* [Instructions to follow] Stop after the line holding "genus: Callipepla". Repeat exactly every line before it in the records below, that line too, and leave out the pictures.

* [Records supplied]

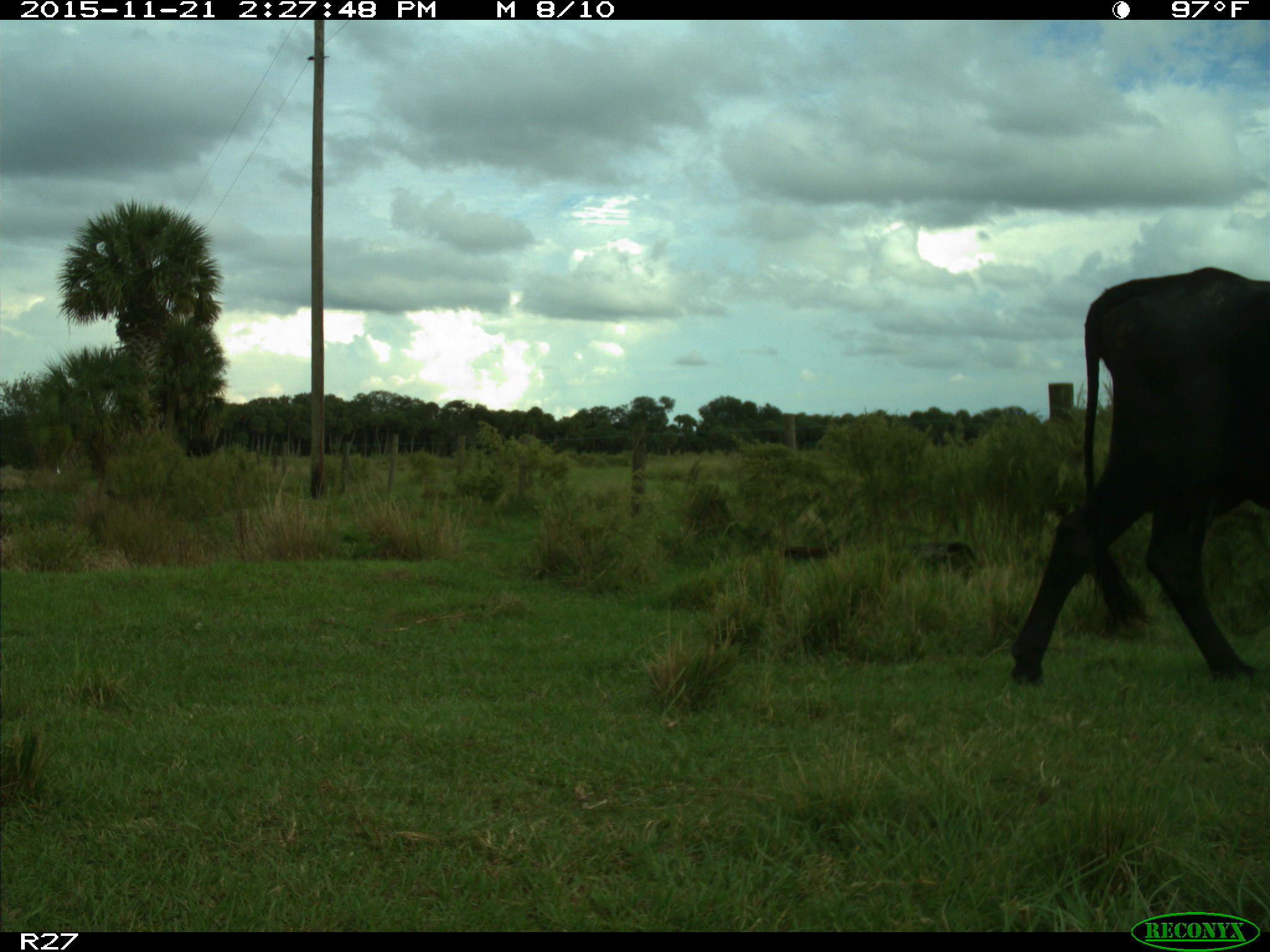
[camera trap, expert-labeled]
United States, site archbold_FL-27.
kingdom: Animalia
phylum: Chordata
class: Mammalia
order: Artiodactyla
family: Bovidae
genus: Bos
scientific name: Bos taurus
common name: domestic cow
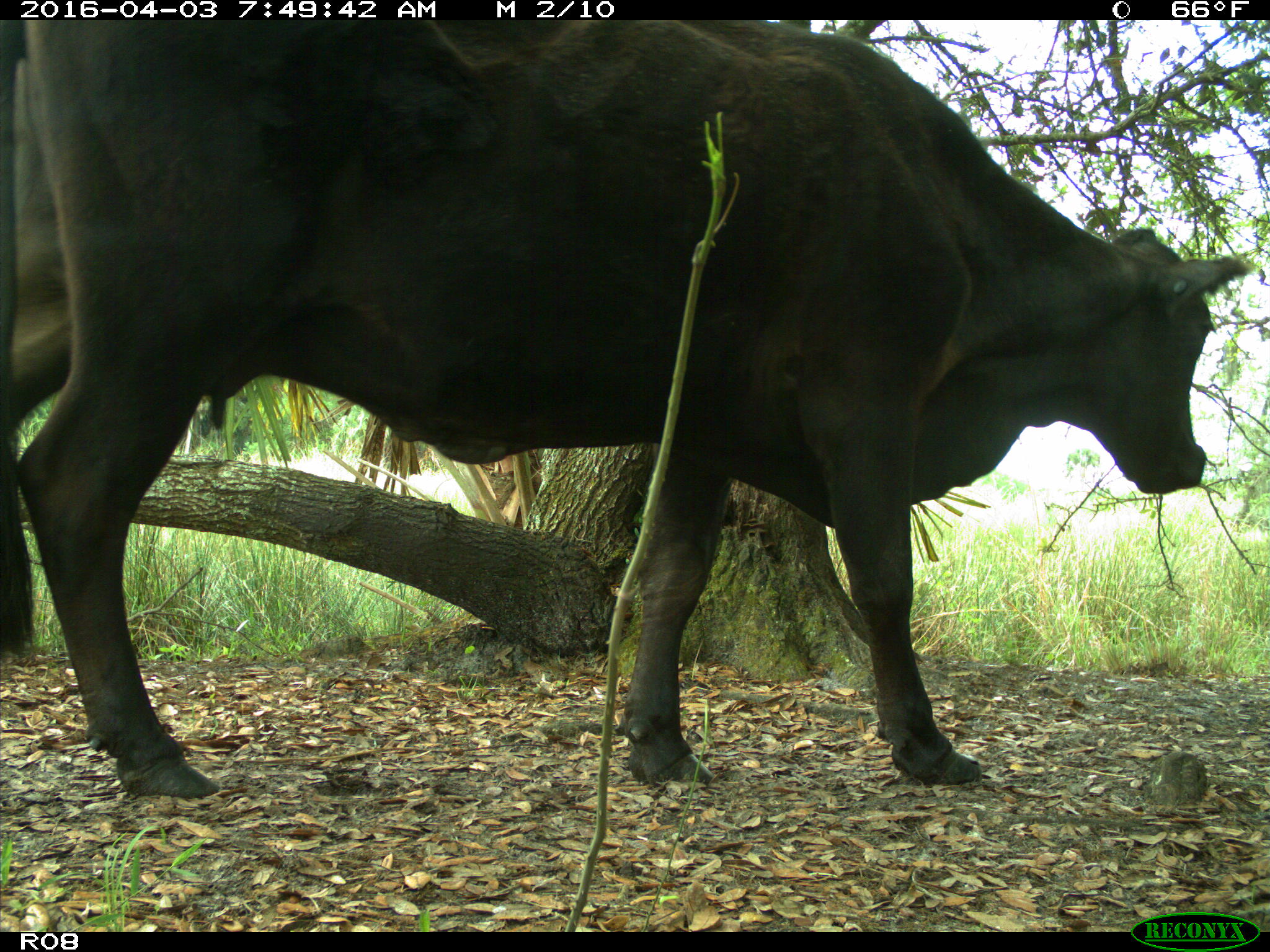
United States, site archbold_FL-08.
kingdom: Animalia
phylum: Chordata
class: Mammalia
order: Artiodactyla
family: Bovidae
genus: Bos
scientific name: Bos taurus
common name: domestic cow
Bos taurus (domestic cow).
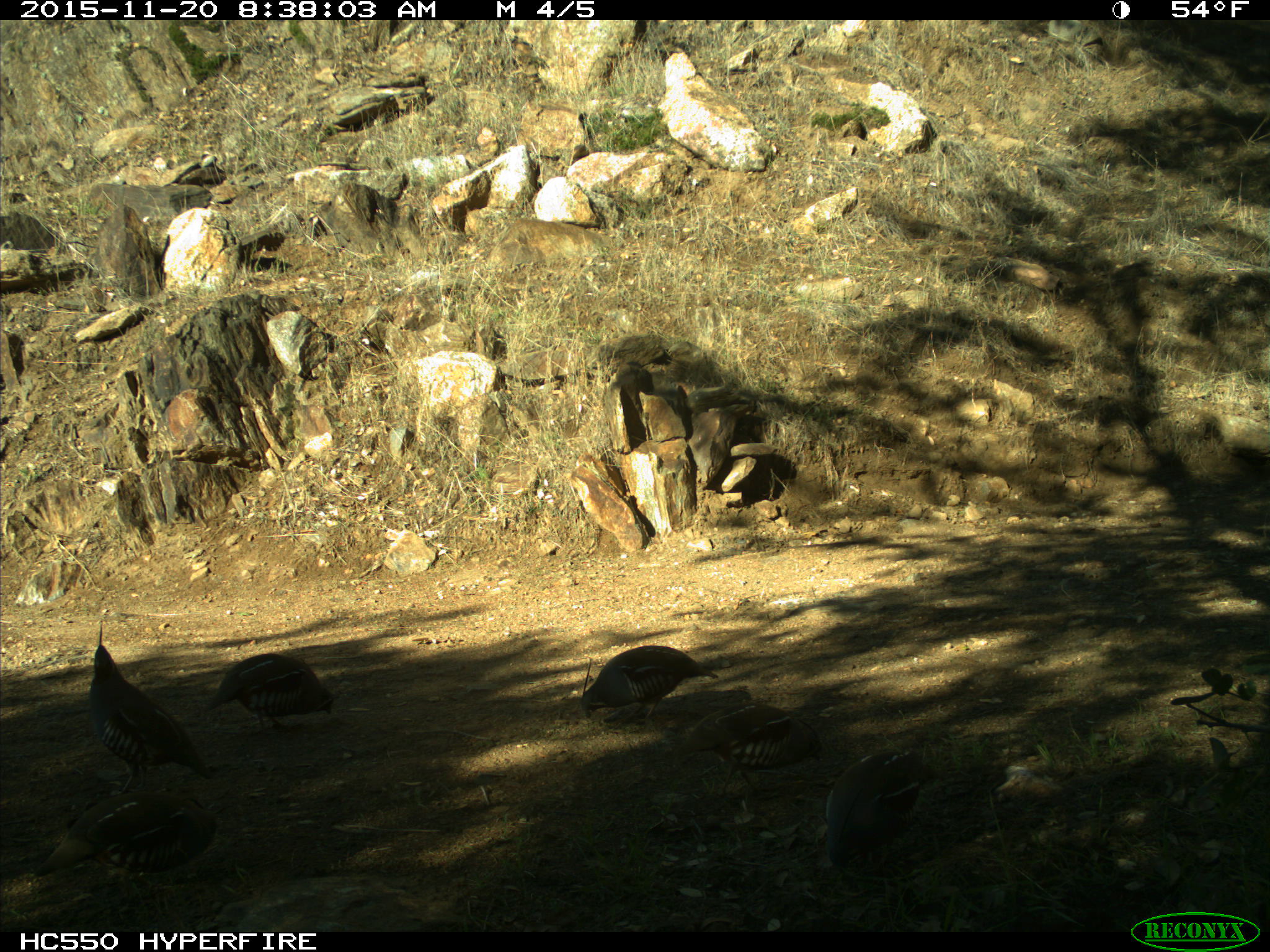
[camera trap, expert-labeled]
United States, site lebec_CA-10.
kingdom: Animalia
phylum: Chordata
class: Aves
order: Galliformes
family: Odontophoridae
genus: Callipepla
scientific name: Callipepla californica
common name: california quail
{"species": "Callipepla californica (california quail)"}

* [Reply]
[camera trap, expert-labeled]
United States, site archbold_FL-27.
kingdom: Animalia
phylum: Chordata
class: Mammalia
order: Artiodactyla
family: Bovidae
genus: Bos
scientific name: Bos taurus
common name: domestic cow
United States, site archbold_FL-08.
kingdom: Animalia
phylum: Chordata
class: Mammalia
order: Artiodactyla
family: Bovidae
genus: Bos
scientific name: Bos taurus
common name: domestic cow
Bos taurus (domestic cow).
[camera trap, expert-labeled]
United States, site lebec_CA-10.
kingdom: Animalia
phylum: Chordata
class: Aves
order: Galliformes
family: Odontophoridae
genus: Callipepla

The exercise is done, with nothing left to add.